About halfway along the lengthy gravel driveway leading up to Tring Park School, first-time visitors experience something. You see ballet dancers performing behind a floor-to-ceiling window through the trees, and you start to get the impression that this place, whatever it is, doesn’t exactly adhere to the norms of a typical school. You never get rid of that feeling.
Built around a mansion created by Sir Christopher Wren in 1685, Tring Park School for the Performing Arts is situated on a sixteen-acre estate in Hertfordshire, England. Rolling lawns, oak staircases, and ceiling friezes are examples of architecture that leaves you wondering how anyone can focus on anything. However, the pupils here manage to do so. They oversee A-levels. They oversee the auditions. The trick is probably more difficult because they handle both at once.

The school offers vocational training in dance, acting, musical theater, or commercial music in addition to a comprehensive academic curriculum for students ages 7 to 19. It was first established in 1939 as the Cone-Ripman School, a union of two dance schools in London that had been forced to relocate due to World War II. In 1945, it moved into the Rothschild family’s abandoned mansion. That history has a subtle poetic quality. A school founded by educators who persisted in teaching during a war is now turning out performers whose careers are nearly as uncertain.
To be honest, the list of alumni is impressive. Daisy Ridley, Lily James. Newton, Thandiwe. Findlay, Jessica Brown. Henderson, Ella. These are names that can be found on movie posters and festival stages all over the world; they are not obscure success stories. It’s difficult not to wonder what precisely is going on in those rehearsal rooms that isn’t happening elsewhere when you look at that list.

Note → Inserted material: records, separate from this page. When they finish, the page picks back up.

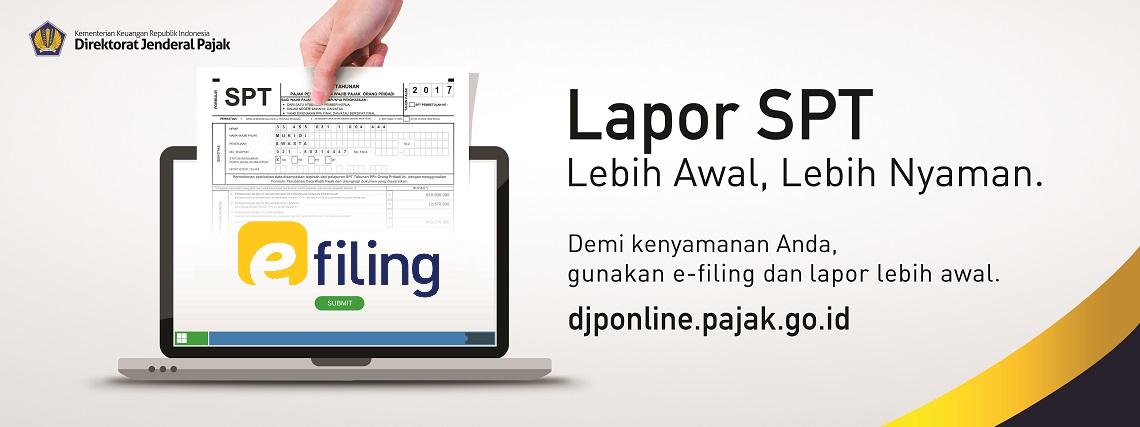 Pakai e-filing! Ikuti Tata Cara Pelaporan Pajak berikut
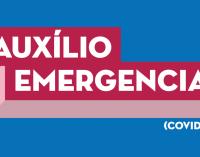 Auxílio emergencial: entenda como funciona esse benefício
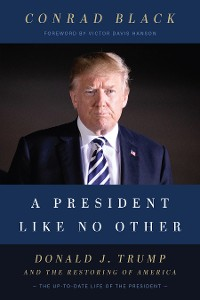 Cover A President Like No Other
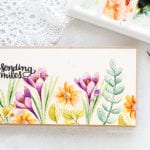 Video – Spring Flowers Watercolour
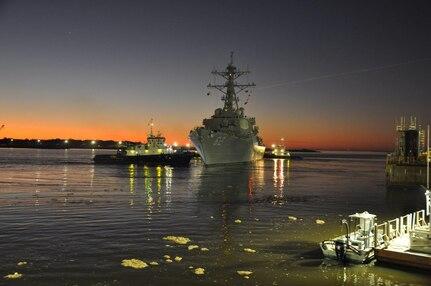 USS Fitzgerald (DDG 62) departs Huntington Ingalls Industries Ingalls Shipbuildings Pascagoula shipyard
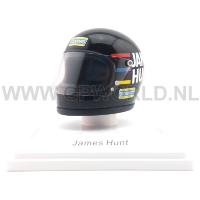 1973 helm James Hunt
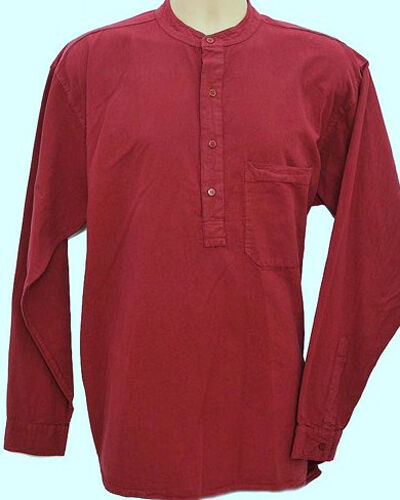 Grandad Shirt Original half //button Quality Classic design view all in10 Colours
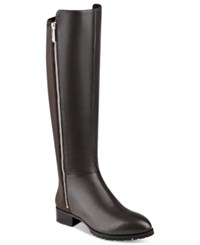 Nine West Legretto 50 50 Stretch Tall Boots Women's Shoes Dark Grey Leather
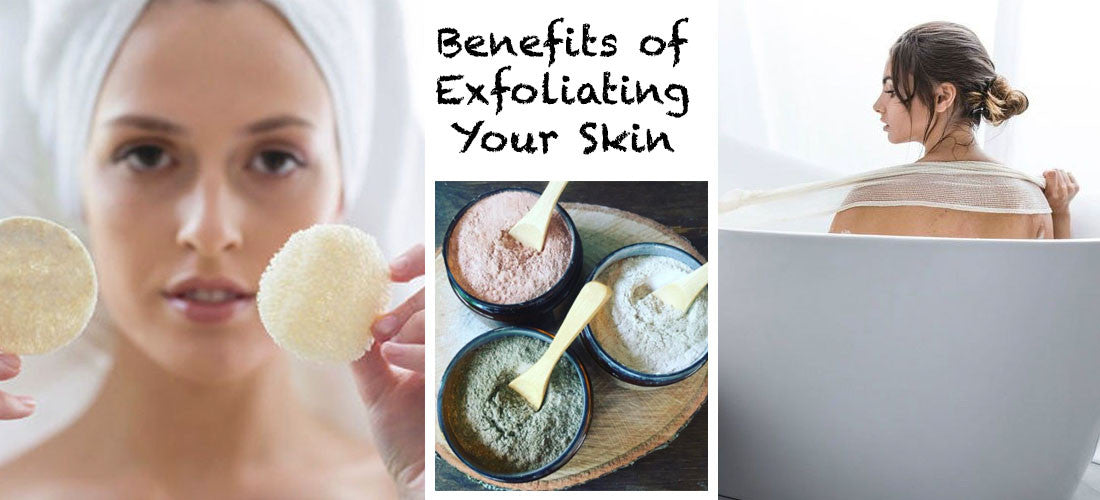 Benefits Of Exfoliating Your Skin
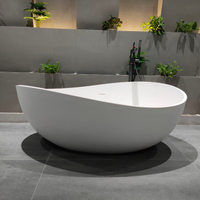 High End Round Solid Surface Freestanding Bathtub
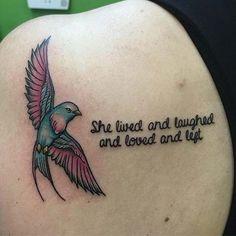 Cross Half Sleeve Tattoo Designs Emotional Memorial Tattoos To Honor Loved Es Of Cross Half Sleeve Tattoo Designs Oma Tattoos, Armband Tattoos, Arm Tattoo, Body Art Tattoos, Tatoos, Memorial Tattoo Quotes, Memorial Tattoos Mom, Remembrance Tattoos, Half Sleeve Tattoos Designs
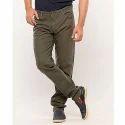 Men's Cotton Jeans
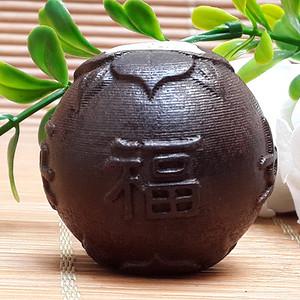 11 越南红土沉香健身球精雕福如东海寿比南山手把件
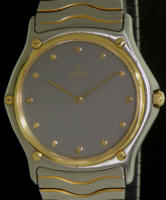 Pre-Owned EBEL WAVE 18KT GOLD AND STEEL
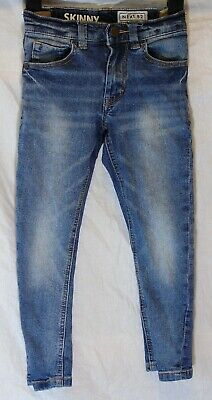 Boys Next Blue Whiskered Denim Adjustable Waist Skinny Fit Jeans Age 5 Years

All potential students, with the exception of those joining the Prep, must audition; about one in seven applicants are accepted. The school has about 355 students enrolled at any given time, making it a small community by most standards, which likely accounts for the intensity of what is produced here. In a school this size, hiding is not an option. You either perform or you don’t make it very long.
The annual cost for full boarders is close to £49,500, which is a substantial amount. However, Tring Park is one of just eight schools in the nation to receive Music and Dance Scheme Awards, which are government-funded scholarships intended to provide gifted students from all backgrounds with access to top-notch instruction. Additionally, the school offers its own talent-based scholarships during auditions. Although Tring Park’s stated intent seems sincere, it is still unclear whether those pathways are truly wide enough in the context of performing arts education as a whole.

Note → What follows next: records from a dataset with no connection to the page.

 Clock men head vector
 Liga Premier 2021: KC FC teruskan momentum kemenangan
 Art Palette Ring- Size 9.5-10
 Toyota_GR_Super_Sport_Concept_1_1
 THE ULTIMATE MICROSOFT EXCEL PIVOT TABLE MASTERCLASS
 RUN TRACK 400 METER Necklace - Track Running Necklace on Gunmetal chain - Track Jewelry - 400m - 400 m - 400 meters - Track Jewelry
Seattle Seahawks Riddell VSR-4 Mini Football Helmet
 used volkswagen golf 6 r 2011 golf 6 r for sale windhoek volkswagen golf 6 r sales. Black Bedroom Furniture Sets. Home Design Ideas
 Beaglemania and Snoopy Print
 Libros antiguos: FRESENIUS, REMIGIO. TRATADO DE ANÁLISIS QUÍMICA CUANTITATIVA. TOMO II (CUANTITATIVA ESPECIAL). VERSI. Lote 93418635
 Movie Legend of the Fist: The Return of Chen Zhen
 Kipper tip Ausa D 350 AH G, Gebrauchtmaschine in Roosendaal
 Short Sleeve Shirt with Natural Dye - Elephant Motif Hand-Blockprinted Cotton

In front of the camera, the mansion itself has had an odd career. Filming for The Avengers took place there. The Judy Garland biopic did the same. The Flash utilized Wayne Manor’s staircase. The lobby was transformed into a fictional Manhattan society building for Ghostbusters: Frozen Empire. Some students might pass places they’ve seen in movies without realizing how strange that is. Or maybe they fully register it, and that’s the whole point.
Tring Park appears to have a better understanding than most that someone who is trained as a performer but not as a thinker will become brittle. When you consider the results, the school’s claim to be “the UK’s leading performing arts and academic school” seems like marketing. Then it begins to sound like a plausible assertion.